Le gouverneur évoque l’épidémie d’Ebola, qui a déjà fait une dizaine de morts dans la Tshopo, pour justifier sa décision. L’opposition prévoit néanmoins une marche à Kisangani pour “défendre la Constitution”. Paulin Lendongolia promet des sanctions contre tout organisateur, participant ou soutien à cette manifestation publique.
« Cette interdiction n'est ni une mesure politique ni une restriction arbitraire des libertés publiques. Elle répond exclusivement à une impérative exigence de santé publique : réduire les occasions de contacts rapprochés susceptibles de favoriser la transmission, la propagation du virus et protéger la vie des populations », souligne le communiqué parvenu à ACTUALITE.CD
Aussitôt rendue publique, la mesure du Gouverneur a été vivement critiquée au sein de l'opposition. Contacté, Nondo Musingilwa, cadre du parti Ensemble pour la République et Coordonateur du mouvement Katumbiste Non Silencieux, a rappelé que le régime en place a organisé des rassemblements de masse à Kisangani.
« Si cette mesure est motivée par la lutte contre Ebola, elle doit être appliquée de manière égale à tous, sans distinction entre les activités de l’opposition et celles du pouvoir en place. La démocratie ne peut pas fonctionner avec une liberté pour les uns et une interdiction pour les autres.
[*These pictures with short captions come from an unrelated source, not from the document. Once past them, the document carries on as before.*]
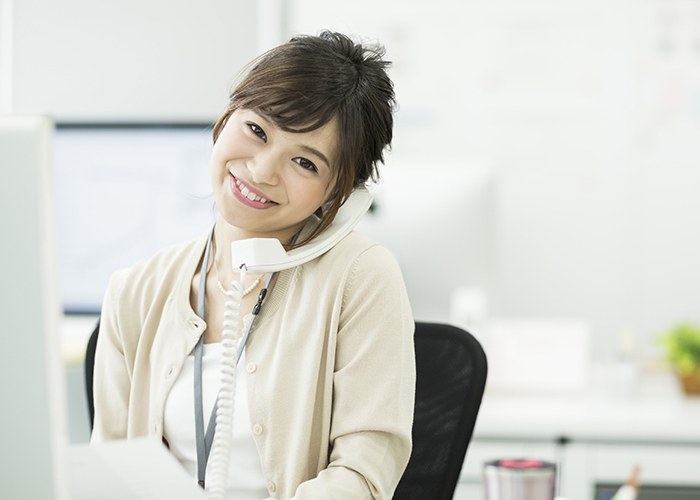 肩で受話器をおさえる笑顔の女性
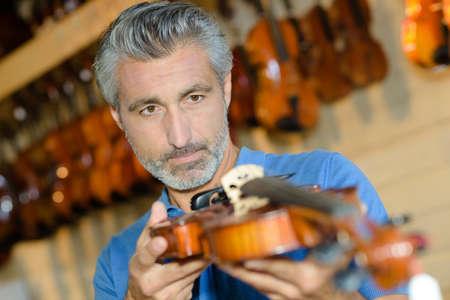 inspecting a violin Фото со стока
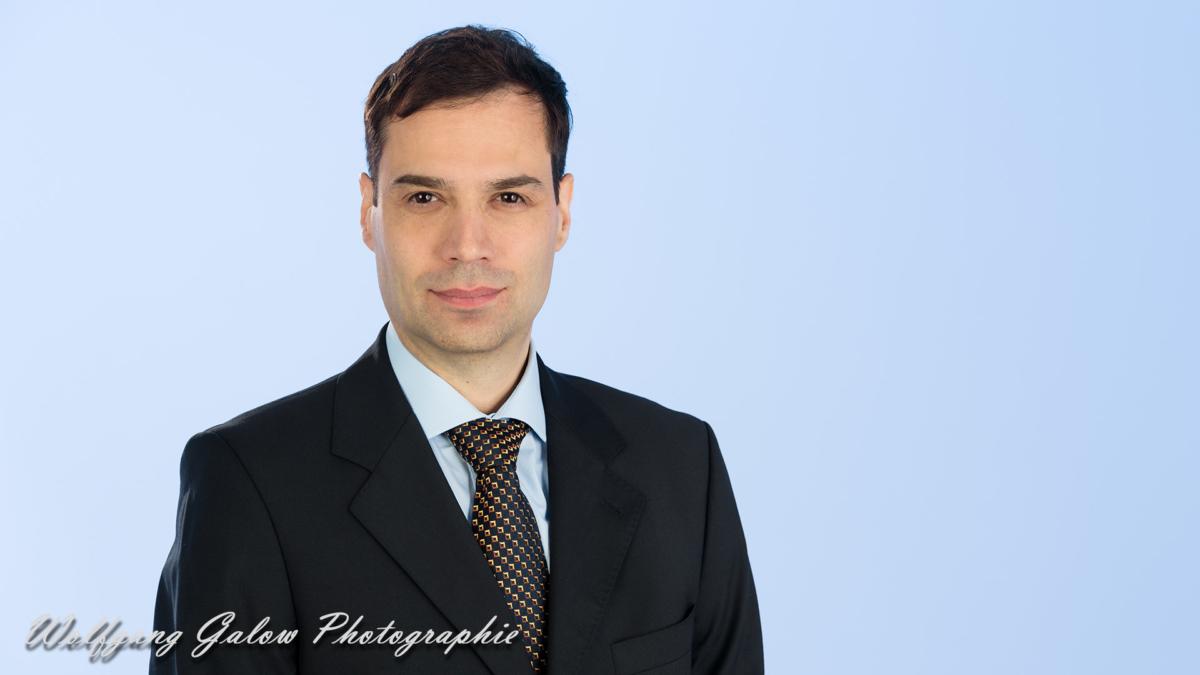 Bewerbungsfoto eines Mannes im dunklen Anzug mit blauem Hemd und Krawatte vor hellblauem Hintergrund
Le mardi 15 septembre 2026, nous serons mobilisés pacifiquement pour défendre nos convictions et rappeler que la Constitution appartient au peuple congolais », a-t-il réagi.
Les grands rassemblements sont interdits dans la Tshopo depuis le 27 juin 2026. Cependant, le 30 juin, le Gouvernement provincial de la Tshopo avait rassemblé des centaines de personnes à la poste pour un culte œcuménique pendant lequel le Gouverneur avait prêché le changement de la constitution.
La mobilisation pour cette cause a continué avec d'autres rassemblements religieux populaires, toujours à la poste. Et une autre marche en soutien au dialogue national est également annoncée pour le 19 septembre à Kisangani.